The task of source coreference resolution is to decide which mentions of opinion sources refer to the same entity. The training task can be divided into three parts:
- Source to NP Mapping: In this step, each document is preprocessed to POS tag each word and find the NPs. The NPs are then augmented with named entity information.
- Feature Vector Creation: For every pair of NPs, feature vectors are created. The features are typical for the task of coreference resolution and is described in previous work.
- Classifier Construction: Using the feature vectors from the above step, a training set is created that contains one training example per document. Each training example contains feature vectors for all pairs of NPs in the document, including the ones that do not map to the sources, together with available coreference information for the source noun phrases, i.e. the noun phrases to which the sources of opinion are mapped. The training instances are provided as input to a classifier which learns to produce a clustering of noun phrases for unseen documents.
The authors comment that this task of partially supervised coreference resultion is different from semi supervised techniques because the latter can be defined as clustering of items in presence of limited supervised information like pairwise constraints or labeled points. Also, in the latter there is no training phrase in contrast to the present framework. The paper derives from recent work on semi supervised clustering by taking advantage of the complexity of rich structure dependencies introduced by the clustering problem.
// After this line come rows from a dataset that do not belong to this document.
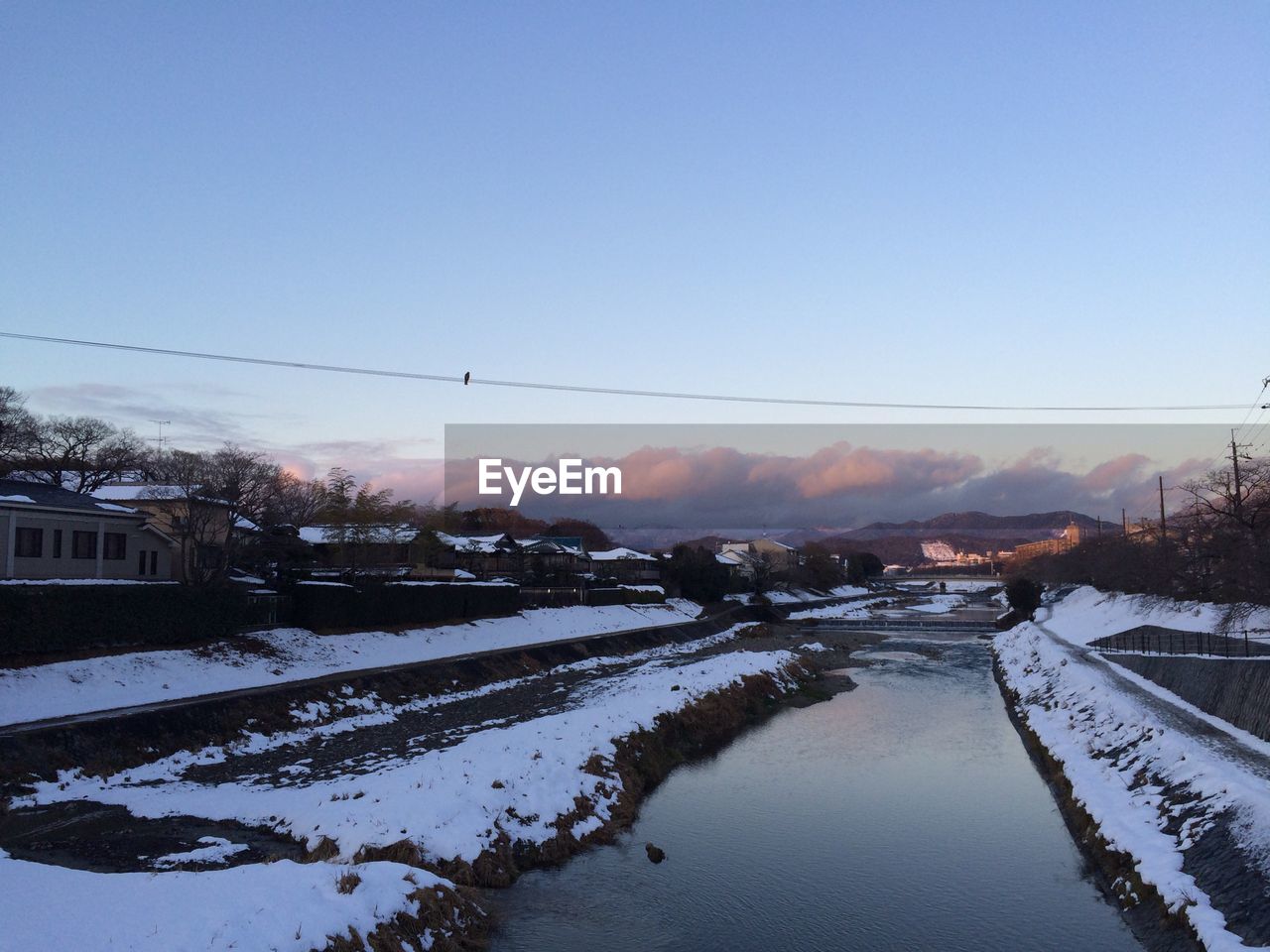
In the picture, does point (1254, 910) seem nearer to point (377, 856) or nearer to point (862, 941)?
point (862, 941)

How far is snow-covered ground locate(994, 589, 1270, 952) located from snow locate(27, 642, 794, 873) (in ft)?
33.1

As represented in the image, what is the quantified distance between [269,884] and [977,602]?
12886cm

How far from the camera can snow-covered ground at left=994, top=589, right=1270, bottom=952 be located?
Result: 12469 millimetres

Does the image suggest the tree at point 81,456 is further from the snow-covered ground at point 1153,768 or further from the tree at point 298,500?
the snow-covered ground at point 1153,768

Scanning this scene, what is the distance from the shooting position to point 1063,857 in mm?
16219

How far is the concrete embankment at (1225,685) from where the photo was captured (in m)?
19.1

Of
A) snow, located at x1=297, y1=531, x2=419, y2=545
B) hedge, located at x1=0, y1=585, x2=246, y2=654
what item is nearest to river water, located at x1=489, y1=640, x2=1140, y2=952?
hedge, located at x1=0, y1=585, x2=246, y2=654

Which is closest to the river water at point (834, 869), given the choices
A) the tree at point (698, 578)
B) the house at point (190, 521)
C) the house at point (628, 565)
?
the house at point (190, 521)

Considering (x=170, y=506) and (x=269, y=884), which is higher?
(x=170, y=506)

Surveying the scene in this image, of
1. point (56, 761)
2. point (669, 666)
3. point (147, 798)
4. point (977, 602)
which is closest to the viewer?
point (147, 798)

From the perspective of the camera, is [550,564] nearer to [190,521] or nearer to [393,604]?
[393,604]

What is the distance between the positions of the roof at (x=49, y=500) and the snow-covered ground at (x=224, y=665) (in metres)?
8.55

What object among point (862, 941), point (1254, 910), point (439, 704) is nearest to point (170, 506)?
point (439, 704)

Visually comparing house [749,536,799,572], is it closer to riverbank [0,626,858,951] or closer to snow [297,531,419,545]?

The RIPPER algorithm is used for rule learning in the authors' system. In a ruleset creation phrase, each rule is grown until rule's accuracy reaches 1.0 and then it is applied to the pruning data and if it reduces accuracy, the rule is removed. In another phase, the entire training data is used to first grow a replacemet rule and a revised rule for each rule in the ruleset. For each rule, the algorithm considers the original rule, the replacement rule and the revised rule, and keeps the rule that contains the smallest description length in the context of the ruleset.
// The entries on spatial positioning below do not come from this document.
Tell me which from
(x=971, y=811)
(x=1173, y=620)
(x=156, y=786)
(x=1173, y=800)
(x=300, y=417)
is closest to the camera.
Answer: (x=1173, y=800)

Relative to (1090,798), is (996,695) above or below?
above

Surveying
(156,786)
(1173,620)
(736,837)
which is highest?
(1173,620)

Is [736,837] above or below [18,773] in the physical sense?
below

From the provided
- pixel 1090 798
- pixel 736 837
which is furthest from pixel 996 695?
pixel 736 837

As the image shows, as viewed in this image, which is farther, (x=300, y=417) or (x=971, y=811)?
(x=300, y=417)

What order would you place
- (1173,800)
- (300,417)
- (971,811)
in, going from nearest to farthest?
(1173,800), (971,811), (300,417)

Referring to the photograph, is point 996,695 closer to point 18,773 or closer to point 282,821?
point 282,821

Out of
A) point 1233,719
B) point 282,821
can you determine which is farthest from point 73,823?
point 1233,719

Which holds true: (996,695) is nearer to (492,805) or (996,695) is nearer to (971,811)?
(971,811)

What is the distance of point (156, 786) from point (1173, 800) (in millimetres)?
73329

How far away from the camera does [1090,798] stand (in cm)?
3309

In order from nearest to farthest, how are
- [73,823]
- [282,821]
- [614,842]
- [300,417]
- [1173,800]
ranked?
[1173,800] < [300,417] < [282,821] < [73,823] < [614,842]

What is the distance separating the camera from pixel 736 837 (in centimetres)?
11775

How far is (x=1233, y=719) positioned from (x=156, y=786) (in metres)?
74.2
The authors modify the RIPPER algorithm and names it StRIP, whose full form is Structured Ripper. RIPPER is extended such that every time it makes a decision about a rule, it considers its effect on the overall clustering of items as opposed to considering the instances that the rule classifies as positive/negative in isolation. More details are provided in the paper. In the partially supervised case, the unlabeled data are not used while computing the performance of the rules.
For evaluation, the MPQA corpus is used. It contains 535 documents from World Press. Phrase level opinion is marked in these documents and the annotation scheme is documented in previous work. The authors split the data into a training and a test set of 400 documents and 135 documents respectively. The present system is compared with three supervised baseline systems that are very competitive. The B^3 measure is used along with F1 to compute the performance. It shows that StRIP outperforms the baselines, thus exemplifying the fact that unlabeled NPs can help improve the task of coreference resolution.